'Every day closer to Christmas, sales were going up.'
Residential schools payments boost holiday retail
Nunavut retailers reported strong sales during the weeks before Christmas, thanks in part to common experience payments from the residential schools settlement.
General merchandise sales, which includes large-ticket items like snowmobiles and furniture, jumped 17 per cent over the same period last year, said Michael McMullen, the Northwest Company's executive vice-president for Northern Canada retail.
"With the common experience payment you could expect that furnishing and transportation [sales] would go up, but we didn't expect that much," he said.
More than 6,000 northern residents qualified for $170 million in compensation from Ottawa and Canadian churches that ran abusive residential schools in the 20th century. The average compensation payment totalled $28,000.
Northwest stocked its stores with extra furniture and vehicles ahead of the expected rush caused by the payouts, McMullen said.

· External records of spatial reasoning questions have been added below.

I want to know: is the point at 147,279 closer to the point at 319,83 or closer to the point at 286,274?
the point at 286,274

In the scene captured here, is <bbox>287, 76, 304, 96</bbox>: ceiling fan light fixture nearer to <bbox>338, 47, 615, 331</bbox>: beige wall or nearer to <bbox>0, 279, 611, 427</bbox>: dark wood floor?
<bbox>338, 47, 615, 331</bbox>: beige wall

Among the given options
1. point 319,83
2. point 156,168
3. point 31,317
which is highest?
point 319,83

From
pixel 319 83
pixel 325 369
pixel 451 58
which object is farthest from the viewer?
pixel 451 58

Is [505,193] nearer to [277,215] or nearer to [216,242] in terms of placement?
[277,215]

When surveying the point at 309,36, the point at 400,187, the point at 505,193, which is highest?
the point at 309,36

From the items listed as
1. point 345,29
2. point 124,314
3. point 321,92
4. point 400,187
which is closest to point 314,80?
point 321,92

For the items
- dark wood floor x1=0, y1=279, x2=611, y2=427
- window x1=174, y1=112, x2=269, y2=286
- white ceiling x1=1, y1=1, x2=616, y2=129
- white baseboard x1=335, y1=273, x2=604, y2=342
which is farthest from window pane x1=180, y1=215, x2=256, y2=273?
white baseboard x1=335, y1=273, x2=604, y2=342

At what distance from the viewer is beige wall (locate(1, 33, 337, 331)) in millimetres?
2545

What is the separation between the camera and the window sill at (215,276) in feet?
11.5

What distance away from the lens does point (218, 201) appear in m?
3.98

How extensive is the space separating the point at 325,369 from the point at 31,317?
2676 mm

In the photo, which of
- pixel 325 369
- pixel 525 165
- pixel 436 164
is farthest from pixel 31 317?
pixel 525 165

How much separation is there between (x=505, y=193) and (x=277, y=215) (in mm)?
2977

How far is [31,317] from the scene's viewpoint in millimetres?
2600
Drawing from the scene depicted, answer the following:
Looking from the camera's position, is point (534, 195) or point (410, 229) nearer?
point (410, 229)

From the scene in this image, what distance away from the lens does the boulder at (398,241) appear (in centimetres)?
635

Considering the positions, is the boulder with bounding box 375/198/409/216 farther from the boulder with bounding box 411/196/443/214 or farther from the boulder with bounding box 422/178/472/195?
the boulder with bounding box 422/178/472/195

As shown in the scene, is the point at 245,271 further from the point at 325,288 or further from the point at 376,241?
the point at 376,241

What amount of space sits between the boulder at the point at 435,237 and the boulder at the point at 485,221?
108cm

Much of that money ended up in the hands of northern retailers. And with more payments expected in the first four months of 2008, McMullen said the company expects good sales in the first half of the new year, before dropping off.
Sales at Northern Stores, especially during late November and the last two weeks of December were particularly strong, McMullen said. Food sales during the last two months of 2007 rose 6.5 per cent, and figures for winter clothing and sleepwear sales were also higher than expected.
"November was a stronger month than we expected, so the first two weeks of December were off," he said, adding sales picked up again in the last two weeks of December. "Every day closer to Christmas, sales were going up."
Stephane Daigle, general manager of the Katudgevik Co-op in Coral Harbour, said sales there were up too, specifically of Christmas toys and lights, as well as consumer electronics like MP3 players.
"I would say an easy 25 per cent increase over 2006," he said. Daigle also said sales of big-ticket items like snowmobiles were also up over last year.
Like McMullen, Daigle said money in the community from the residential schools settlement boosted sales, but so did local economic development, such as major housing construction, Southampton Island's commercial caribou hunt, and business from Parks Canada and scientists.
Jeff Provost, spokesman for Arctic Co-operatives Limited, said sales at all Nunavut co-ops were strong.
Smaller retailers also reported good sales in the months before Christmas. Business was steady and "certainly better than last year," said Claire Kennedy, who owns the gift shop DJ Sensations in Iqaluit.
Most in demand were Arctic diamonds, pottery and glassware, she said.
"The diamonds always sell well," Kennedy said.